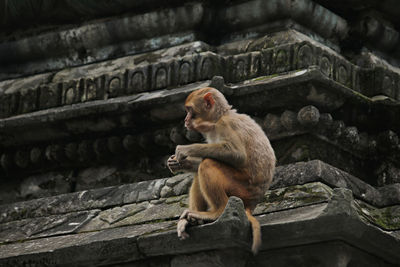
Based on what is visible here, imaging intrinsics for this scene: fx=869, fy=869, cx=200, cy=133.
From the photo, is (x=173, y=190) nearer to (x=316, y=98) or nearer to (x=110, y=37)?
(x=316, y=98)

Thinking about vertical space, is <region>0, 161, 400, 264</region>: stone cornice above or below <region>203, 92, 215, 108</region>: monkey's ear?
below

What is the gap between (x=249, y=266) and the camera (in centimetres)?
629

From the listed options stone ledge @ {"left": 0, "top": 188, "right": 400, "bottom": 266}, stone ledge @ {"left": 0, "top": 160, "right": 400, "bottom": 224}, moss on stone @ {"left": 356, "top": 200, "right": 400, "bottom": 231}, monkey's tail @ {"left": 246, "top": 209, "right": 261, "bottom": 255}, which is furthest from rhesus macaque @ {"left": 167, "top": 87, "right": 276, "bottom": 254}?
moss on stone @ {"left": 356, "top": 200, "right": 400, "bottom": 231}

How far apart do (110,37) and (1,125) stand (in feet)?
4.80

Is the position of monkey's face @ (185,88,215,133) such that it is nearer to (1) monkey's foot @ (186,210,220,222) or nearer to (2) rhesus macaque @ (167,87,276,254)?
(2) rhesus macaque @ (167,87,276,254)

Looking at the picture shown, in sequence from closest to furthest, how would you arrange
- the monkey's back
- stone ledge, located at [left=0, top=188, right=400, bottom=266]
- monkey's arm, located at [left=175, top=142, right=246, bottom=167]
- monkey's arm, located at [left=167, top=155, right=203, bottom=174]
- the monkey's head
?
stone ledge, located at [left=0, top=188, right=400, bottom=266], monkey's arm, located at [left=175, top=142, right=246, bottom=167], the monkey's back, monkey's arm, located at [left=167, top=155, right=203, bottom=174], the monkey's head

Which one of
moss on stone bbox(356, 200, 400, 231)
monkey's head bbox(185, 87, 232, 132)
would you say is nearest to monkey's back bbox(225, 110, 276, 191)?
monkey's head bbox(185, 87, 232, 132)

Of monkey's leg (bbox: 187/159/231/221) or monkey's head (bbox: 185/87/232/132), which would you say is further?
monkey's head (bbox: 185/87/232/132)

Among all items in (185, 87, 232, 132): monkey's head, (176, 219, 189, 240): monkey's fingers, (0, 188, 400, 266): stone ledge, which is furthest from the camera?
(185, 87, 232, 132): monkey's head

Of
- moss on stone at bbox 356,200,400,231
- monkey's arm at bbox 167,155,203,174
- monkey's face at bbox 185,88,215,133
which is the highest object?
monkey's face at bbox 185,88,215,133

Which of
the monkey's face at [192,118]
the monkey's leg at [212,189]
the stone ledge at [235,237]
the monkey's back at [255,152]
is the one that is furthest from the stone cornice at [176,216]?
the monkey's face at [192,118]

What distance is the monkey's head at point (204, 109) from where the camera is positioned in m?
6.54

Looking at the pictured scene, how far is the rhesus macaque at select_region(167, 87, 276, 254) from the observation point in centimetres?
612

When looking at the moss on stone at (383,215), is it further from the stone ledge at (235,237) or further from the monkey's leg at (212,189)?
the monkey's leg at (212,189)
* * *
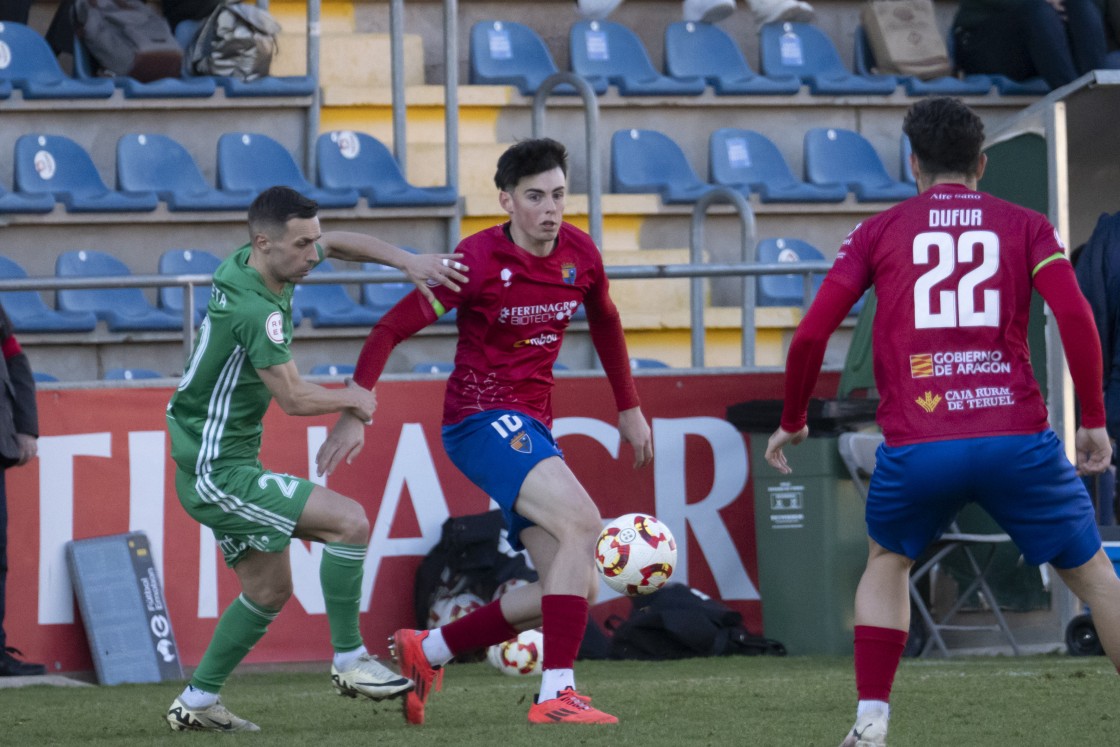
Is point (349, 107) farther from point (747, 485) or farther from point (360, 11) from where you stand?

Written instruction:
Count the lines in the entries above that contain the word "nearer". Give only the number.

Result for this task:
2